Non-law graduates with a minimum second class honours degree, that have also obtained a Merit (or 60 per cent) in the Common Professional Examination (CPE) or Graduate Diploma in Law (GDL) recognised by the UK professional bodies, may also qualify. Non-law graduates may also be considered on the basis of exceptional professional experience (of at least five years) in a legal area or an area directly related to their programme of study.
In all cases, a full online application is required in order for a fair assessment and decision to be made. Each application is considered on its merits and on sight of full application documents.
A full and detailed CV is required for all applications and is particularly relevant where professional experience needs to be considered.
Students from outside of the UK help form a global community here at Queen Mary. For detailed country specific entry requirements please visit the International section of our website. If your first language is not English, you must provide evidence of your English language proficiency. Find details of the English language entry requirements for postgraduate law programmes.
If you do not meet language or scholarly requirements it might be possible for you to undertake foundation or pre-sessional programmes that will prepare you for the masters programme. For more information you require, please contact the Admissions Office.
How to apply - one LLM programme only
You may only apply for one of the School of Law’s LLM London programmes at a time. This restriction does not include the LLM Law and Economics programme or the LLM in Paris programme, which you may still apply for. You are permitted to apply for a maximum of two Queen Mary taught postgraduate programmes, so you may still apply for a further non-LLM London programme should you wish.
If you apply for one of the LLM London programmes, then later decide you would prefer to attend a different LLM specialism, please contact the Admissions Office Law Team at firstname.lastname@example.org - prior to enrolment - to request a manual change of LLM programme.

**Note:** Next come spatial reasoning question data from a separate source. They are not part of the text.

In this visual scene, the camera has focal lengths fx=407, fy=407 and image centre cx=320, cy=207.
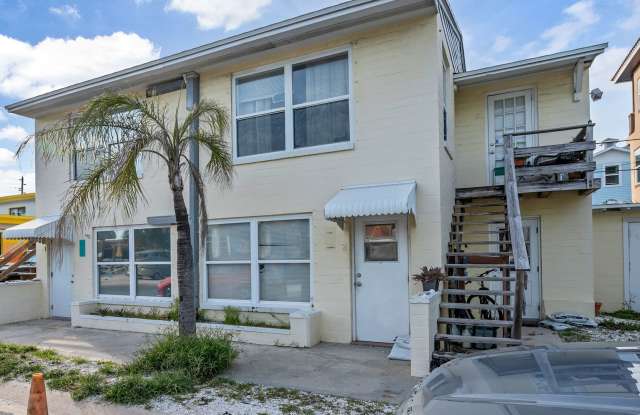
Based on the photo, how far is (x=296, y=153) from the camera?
7871 mm

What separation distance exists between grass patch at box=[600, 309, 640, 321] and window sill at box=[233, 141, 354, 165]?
24.3 feet

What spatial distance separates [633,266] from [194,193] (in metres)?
10.5

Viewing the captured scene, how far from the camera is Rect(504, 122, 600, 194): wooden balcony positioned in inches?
293

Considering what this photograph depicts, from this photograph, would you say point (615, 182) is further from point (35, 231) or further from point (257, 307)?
point (35, 231)

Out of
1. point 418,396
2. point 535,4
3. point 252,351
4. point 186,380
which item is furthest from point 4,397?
point 535,4

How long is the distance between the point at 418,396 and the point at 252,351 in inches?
202

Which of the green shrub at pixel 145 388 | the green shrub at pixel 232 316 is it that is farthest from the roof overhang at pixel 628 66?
the green shrub at pixel 145 388

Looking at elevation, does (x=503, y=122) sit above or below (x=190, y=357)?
above

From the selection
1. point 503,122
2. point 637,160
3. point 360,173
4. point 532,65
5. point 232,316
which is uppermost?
point 532,65

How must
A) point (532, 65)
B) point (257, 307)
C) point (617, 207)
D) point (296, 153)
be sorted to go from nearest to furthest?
point (296, 153) → point (257, 307) → point (532, 65) → point (617, 207)

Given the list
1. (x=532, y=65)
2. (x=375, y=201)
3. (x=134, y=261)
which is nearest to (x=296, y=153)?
(x=375, y=201)

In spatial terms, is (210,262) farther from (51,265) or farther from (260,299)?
(51,265)

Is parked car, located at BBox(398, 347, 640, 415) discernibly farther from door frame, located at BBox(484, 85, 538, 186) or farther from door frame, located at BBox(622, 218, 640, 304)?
door frame, located at BBox(622, 218, 640, 304)

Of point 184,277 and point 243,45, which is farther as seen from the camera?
point 243,45
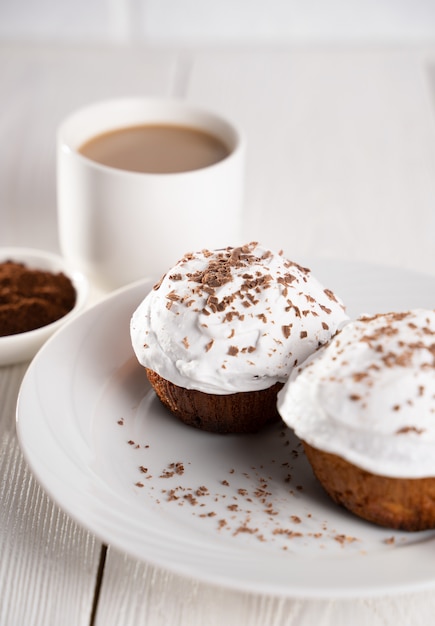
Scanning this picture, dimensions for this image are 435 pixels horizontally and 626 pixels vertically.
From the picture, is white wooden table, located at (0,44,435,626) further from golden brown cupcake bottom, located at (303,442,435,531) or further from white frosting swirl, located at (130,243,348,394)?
white frosting swirl, located at (130,243,348,394)

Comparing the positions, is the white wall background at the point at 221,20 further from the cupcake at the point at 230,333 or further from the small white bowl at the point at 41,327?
the cupcake at the point at 230,333

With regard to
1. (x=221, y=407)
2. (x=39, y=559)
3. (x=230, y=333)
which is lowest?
(x=39, y=559)

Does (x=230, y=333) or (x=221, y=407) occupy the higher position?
(x=230, y=333)

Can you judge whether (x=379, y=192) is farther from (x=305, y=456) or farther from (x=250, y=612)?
(x=250, y=612)

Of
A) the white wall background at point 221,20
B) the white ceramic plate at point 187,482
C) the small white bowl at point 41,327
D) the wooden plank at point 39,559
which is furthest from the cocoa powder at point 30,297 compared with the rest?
the white wall background at point 221,20

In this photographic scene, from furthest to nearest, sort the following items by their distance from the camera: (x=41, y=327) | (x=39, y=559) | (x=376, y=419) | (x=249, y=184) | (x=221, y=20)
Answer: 1. (x=221, y=20)
2. (x=249, y=184)
3. (x=41, y=327)
4. (x=39, y=559)
5. (x=376, y=419)

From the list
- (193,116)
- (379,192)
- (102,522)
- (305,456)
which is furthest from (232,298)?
(379,192)

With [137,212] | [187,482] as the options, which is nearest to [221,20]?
[137,212]

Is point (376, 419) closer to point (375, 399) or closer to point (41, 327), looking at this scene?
point (375, 399)
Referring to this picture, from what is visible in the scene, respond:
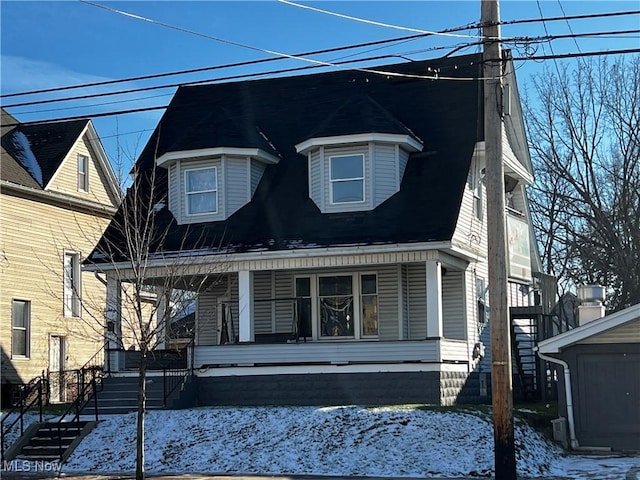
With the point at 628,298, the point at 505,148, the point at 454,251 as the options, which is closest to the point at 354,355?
the point at 454,251

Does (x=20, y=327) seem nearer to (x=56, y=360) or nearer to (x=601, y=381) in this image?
(x=56, y=360)

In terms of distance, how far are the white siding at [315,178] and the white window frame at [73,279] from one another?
11158 mm

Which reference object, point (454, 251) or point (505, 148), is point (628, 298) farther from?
point (454, 251)

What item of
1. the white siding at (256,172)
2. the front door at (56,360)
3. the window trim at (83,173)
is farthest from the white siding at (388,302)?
the window trim at (83,173)

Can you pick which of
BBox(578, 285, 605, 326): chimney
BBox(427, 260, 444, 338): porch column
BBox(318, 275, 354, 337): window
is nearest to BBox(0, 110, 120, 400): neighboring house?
BBox(318, 275, 354, 337): window

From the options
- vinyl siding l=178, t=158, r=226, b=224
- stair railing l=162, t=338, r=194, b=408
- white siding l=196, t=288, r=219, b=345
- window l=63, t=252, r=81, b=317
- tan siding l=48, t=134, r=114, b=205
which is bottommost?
stair railing l=162, t=338, r=194, b=408

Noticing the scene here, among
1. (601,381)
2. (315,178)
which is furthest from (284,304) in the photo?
(601,381)

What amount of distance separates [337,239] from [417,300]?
327cm

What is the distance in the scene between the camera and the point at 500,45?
52.0ft

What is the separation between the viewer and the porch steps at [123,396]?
22.0 metres

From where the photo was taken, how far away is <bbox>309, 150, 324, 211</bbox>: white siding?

Do not submit a new application.
Learning and teaching
As a student at Queen Mary, you will play an active part in your acquisition of skills and knowledge. Teaching is by a mixture of formal lectures and small group seminars. The seminars are designed to generate informed discussion around set topics, and may involve student presentations and group exercises as well as open discussion. We take pride in the close and friendly working relationship we have with our students. You will have a team of advisers to support you, including the LLM and Research Directors, your dissertation supervisor and tutors and your module convenors.
Where will my lectures and seminars be held?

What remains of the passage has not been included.